Scénaristes, un conflit en trois points
À défaut d’une rémunération proportionnelle (soit un revenu calculé sur la base des recettes générées par la diffusion), les plateformes de streaming rémunèrent les scénaristes par “droits résiduels” fixes. Les scénaristes doivent se contenter d’une prime de rediffusion dont le montant fixe n’est pas à la hauteur du succès mondial de certaines productions (comme Bridgerton et Stranger Things).
D’autre part, le succès des sites de streaming ajoute une pression supplémentaire pour les producteurs : face à la perte de profits au cinéma (en raison de la pandémie et de la grande accessibilité des plateformes en ligne), les investisseurs encouragent les producteurs à faire plus de bénéfices en rognant sur les dépenses. Dès lors, c’est toute une filière qui en souffre, avec en première ligne les scénaristes dont le taux et le temps d’embauche, d’ores-et-déjà faibles, continuent de baisser.

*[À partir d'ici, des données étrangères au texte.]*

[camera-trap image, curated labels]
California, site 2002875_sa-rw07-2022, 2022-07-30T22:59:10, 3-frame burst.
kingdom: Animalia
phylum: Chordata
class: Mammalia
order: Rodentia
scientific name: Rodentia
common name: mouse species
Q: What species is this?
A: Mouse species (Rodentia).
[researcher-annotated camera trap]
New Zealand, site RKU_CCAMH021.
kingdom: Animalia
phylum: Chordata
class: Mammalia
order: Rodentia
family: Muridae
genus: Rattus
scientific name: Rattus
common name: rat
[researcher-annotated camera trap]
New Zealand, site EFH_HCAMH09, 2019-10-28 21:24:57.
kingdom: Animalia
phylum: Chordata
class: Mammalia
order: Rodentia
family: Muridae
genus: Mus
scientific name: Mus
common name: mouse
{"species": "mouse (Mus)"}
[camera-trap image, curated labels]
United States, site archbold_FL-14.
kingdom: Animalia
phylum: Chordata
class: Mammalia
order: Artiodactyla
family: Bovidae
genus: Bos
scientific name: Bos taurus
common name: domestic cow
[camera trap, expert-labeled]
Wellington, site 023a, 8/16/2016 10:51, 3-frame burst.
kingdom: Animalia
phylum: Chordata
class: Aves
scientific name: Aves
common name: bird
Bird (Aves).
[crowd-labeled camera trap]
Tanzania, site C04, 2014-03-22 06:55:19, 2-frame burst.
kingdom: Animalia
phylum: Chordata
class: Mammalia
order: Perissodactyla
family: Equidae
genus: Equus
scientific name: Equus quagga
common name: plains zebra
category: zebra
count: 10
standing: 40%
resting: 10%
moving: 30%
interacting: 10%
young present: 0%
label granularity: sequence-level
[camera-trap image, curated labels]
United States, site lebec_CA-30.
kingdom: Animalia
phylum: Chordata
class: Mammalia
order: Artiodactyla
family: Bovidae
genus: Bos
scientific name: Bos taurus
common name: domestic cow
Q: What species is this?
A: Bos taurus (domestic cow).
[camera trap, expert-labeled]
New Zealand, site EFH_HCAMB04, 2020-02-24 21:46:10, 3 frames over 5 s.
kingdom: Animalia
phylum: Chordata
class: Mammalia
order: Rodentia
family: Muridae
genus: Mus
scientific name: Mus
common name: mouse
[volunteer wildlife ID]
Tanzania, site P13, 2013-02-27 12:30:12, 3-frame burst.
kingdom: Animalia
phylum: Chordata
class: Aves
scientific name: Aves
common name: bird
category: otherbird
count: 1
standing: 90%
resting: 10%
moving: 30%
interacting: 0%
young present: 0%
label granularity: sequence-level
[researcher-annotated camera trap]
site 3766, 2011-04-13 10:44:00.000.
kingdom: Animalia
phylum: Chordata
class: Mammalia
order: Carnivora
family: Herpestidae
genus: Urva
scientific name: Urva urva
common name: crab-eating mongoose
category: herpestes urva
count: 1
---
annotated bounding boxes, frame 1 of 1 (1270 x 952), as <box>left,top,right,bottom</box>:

La WGA (Writers Guild of America) n’hésite pas à dénoncer cette démarche comme une tendance à la gig economy (« économie du petit boulot ») qui ferait vite basculer les scénaristes dans le monde de la freelance.
Face à ces revendications, les studios tentent un démenti : la forte demande en scénarios implique une hausse de l’embauche qui se traduit par une explosion de l’argent consacré à la rémunération des scénaristes. Ainsi, 491 millions de dollars leur auraient été versés en 2021 contre 333 millions en 2010. Quant aux plateformes dénoncées, celles-ci se défendent et disent peiner à atteindre le seuil de rentabilité. Elles seraient alors contraintes de mesurer les dépenses, et ce, aux dépens de la profession.
Une grève inédite qui débouche sur de nouvelles négociations
Dès leur entrée en grève, les scénaristes hollywoodiens ont mis l’ensemble des célèbres late-night-shows sur pause. De la même manière, de nombreuses grosses productions de films et séries (entre autres le deuxième volume de Dune et la seconde partie de Mission Impossible 7) se sont vues retardées de plusieurs mois, soit une perte de plusieurs millions de dollars pour les producteurs : d’où la nécessité d’en finir, et vite.
Après plusieurs négociations musclées entre le WGA et l’AMPTP (Alliance of Motion Picture and Television Producers - chargée de la défense des studios), le syndicat des auteurs obtient un accord satisfaisant le 26 septembre 2023, après 4 mois de lutte. Celui-ci prévoit entre autres une revalorisation du salaire et des mesures de protection contre l’utilisation de l’intelligence artificielle. La ratification du contrat s’est faite le 9 octobre 2023, soutenue par 99% des votants selon la WGA (qui représente 11 500 scénaristes américains).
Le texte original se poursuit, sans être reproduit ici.